Barack Obama and Mitt Romney are both smart and accomplished individuals. That's why it is so disappointing that neither candidate has taken a truly responsible position when it comes to the nation's fiscal future.

That's not to say that both men haven't advanced some good ideas. Romney, for example, is pushing to limit federal spending, and he's showing political backbone in putting Social Security and Medicare reforms on the table. But Romney also signed the Americans for Tax Reform pledge to "oppose and veto any and all efforts to increase taxes." That is a huge mistake because we cannot possibly climb out of a federal financial hole totaling more than $65 trillion without raising additional revenue through comprehensive tax reform.

At the same time, of course, we need to cut spending by much more than has previously been proposed. But even as Romney calls for spending cuts, he has pledged to boost core defense spending despite the fact the Pentagon is already a bloated bureaucracy.

Romney also needs to provide much more detail about how he would achieve his spending cuts, while addressing the impact these cuts could have. For example, how would his proposed "premium support" model for Medicare affect the out-of-pocket cost for beneficiaries in the future?

For his part, President Obama has been willing to campaign for more tax revenue as well as stressing the need for government to make selected investments in areas such as infrastructure and basic research. These steps are in the right direction, but they need to be addressed as part of a comprehensive fiscal reform effort.

The president's proposals on tax fairness have focused too narrowly on the "Buffett rule," which seeks to get the wealthiest to pay their "fair share." He hasn't raised other important issues of tax fairness, such as this one: How is it that two people with roughly the same income can wind up paying very different amounts in taxes?

The answer lies in our colossal and complex federal tax code, which is filled with deductions, exclusions, credits and other "tax expenditures." These amount to back-door spending by the government, and they create huge inequities even as they drain the nation's treasury. What's needed is comprehensive tax reform that eliminates many of these deductions, or at least restructures them in ways that make common sense.

(Collected data entries)
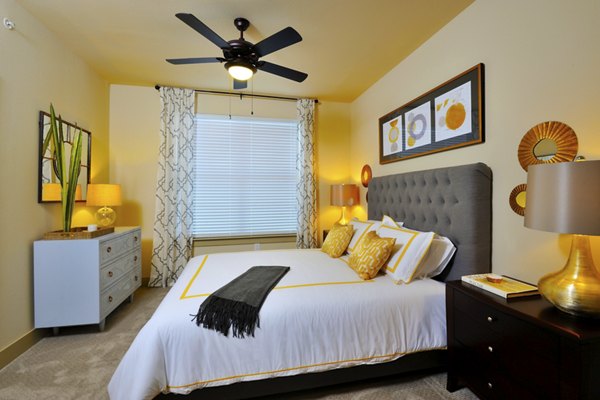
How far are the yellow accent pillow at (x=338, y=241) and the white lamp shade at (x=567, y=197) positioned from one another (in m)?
1.61

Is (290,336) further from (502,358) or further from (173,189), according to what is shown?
(173,189)

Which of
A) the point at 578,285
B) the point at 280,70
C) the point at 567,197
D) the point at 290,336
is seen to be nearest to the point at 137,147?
the point at 280,70

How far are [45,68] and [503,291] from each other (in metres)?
3.84

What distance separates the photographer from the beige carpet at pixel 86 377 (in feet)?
5.20

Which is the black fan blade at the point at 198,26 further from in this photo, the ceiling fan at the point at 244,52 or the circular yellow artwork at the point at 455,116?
the circular yellow artwork at the point at 455,116

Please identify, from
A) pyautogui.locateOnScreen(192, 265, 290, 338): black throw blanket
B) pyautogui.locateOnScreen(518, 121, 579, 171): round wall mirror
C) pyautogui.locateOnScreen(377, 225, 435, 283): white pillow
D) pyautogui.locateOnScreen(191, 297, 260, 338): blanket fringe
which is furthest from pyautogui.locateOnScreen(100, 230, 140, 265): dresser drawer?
pyautogui.locateOnScreen(518, 121, 579, 171): round wall mirror

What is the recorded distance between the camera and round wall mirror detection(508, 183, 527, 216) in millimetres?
1632

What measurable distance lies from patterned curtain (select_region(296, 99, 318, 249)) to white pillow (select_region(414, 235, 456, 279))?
206cm

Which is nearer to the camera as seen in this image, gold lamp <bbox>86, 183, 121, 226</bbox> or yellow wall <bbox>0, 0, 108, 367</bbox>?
yellow wall <bbox>0, 0, 108, 367</bbox>

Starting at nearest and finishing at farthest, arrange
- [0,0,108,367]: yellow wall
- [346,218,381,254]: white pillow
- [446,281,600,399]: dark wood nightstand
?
[446,281,600,399]: dark wood nightstand < [0,0,108,367]: yellow wall < [346,218,381,254]: white pillow

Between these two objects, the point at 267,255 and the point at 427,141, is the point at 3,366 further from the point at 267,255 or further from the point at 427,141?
the point at 427,141

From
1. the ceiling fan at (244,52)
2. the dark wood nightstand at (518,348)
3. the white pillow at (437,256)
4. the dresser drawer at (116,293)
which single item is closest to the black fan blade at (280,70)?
the ceiling fan at (244,52)

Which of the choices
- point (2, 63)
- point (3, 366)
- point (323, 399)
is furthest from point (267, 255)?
point (2, 63)

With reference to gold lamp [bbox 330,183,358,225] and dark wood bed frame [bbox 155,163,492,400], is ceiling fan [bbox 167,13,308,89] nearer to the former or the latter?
dark wood bed frame [bbox 155,163,492,400]
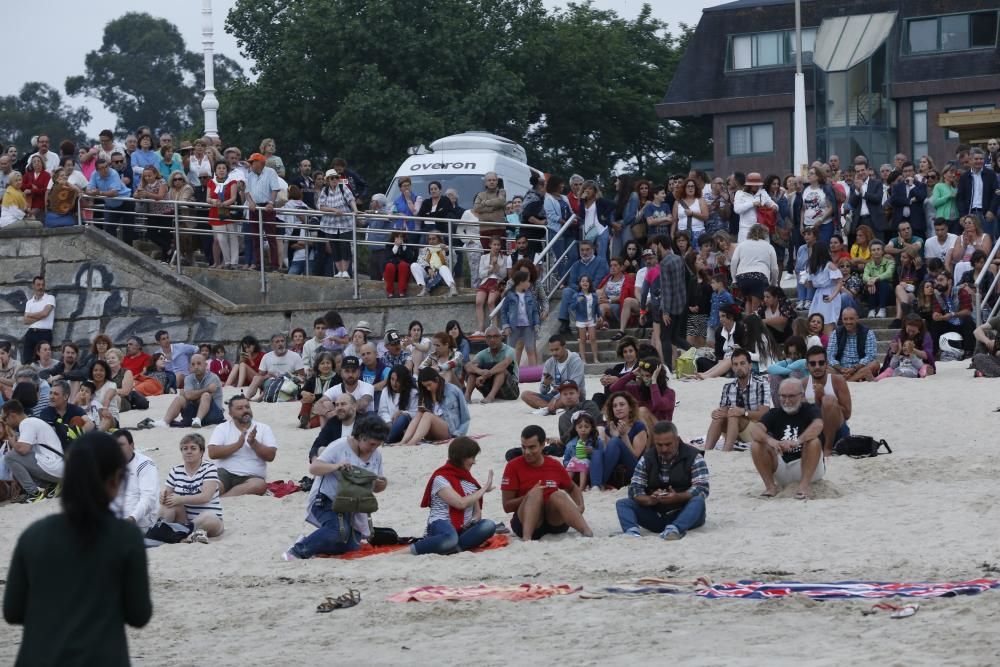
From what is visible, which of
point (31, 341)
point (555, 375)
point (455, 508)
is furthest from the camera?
point (31, 341)

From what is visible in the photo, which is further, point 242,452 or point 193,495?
point 242,452

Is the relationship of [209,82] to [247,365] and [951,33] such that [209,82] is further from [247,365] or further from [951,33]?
[951,33]

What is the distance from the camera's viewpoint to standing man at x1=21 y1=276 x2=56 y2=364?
77.0 ft

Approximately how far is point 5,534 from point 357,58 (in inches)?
1280

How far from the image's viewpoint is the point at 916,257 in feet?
67.5

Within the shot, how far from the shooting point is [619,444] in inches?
565

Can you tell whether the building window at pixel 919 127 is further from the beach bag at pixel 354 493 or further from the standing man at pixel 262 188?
the beach bag at pixel 354 493

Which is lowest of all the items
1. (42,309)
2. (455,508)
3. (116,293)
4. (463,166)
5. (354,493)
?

Requirement A
Write out the passage of the fiscal policy commentary starting with "The president's proposals" and going on through "make common sense.".
Requirement B
Carry the commentary on Obama's and Romney's fiscal positions forward from its final sentence.

Response box A
The president's proposals on tax fairness have focused too narrowly on the "Buffett rule," which seeks to get the wealthiest to pay their "fair share." He hasn't raised other important issues of tax fairness, such as this one: How is it that two people with roughly the same income can wind up paying very different amounts in taxes?

The answer lies in our colossal and complex federal tax code, which is filled with deductions, exclusions, credits and other "tax expenditures." These amount to back-door spending by the government, and they create huge inequities even as they drain the nation's treasury. What's needed is comprehensive tax reform that eliminates many of these deductions, or at least restructures them in ways that make common sense.

Response box B
Moreover, while the president has proposed some spending cuts in defense and elsewhere, he hasn't gone far enough. I would advocate at least a 3-1 ratio of spending cuts to revenue increases.

The current generation of American elected officials is preparing to pass along the bill for its profligate spending to our children and grandchildren — a shameful shifting of the tax burden to people with little or no say in the matter. And what is by far the greatest chunk of our spending? Social Security and Medicare, which already account for more than $46 trillion in liabilities and unfunded promises. Yet the president's budget avoids major reforms to Medicare and does not address Social Security at all. Without action on those programs, we are on a direct path to a huge crisis.

My hope is that, as the presidential campaign unfolds, Obama and Romney will do something that would be truly radical for politicians: speak the full truth about the financial challenges the country faces and what it will take to solve them. They should devote at least one of their debates this fall solely to the nation's fiscal situation, with a format and moderators that will guarantee that substantive questions are posed and that the candidates are pressed for meaningful answers.

Voters in the United States want straight talk, strong leadership and sensible solutions. Anything less will put the nation's future and the American dream at risk. With so much at stake, the presidential candidates should ignore partisan pressures and put the welfare of the nation first.

David M. Walker is a former comptroller general of the United States and CEO of the Comeback America Initiative. He wrote this for the Los Angeles Times.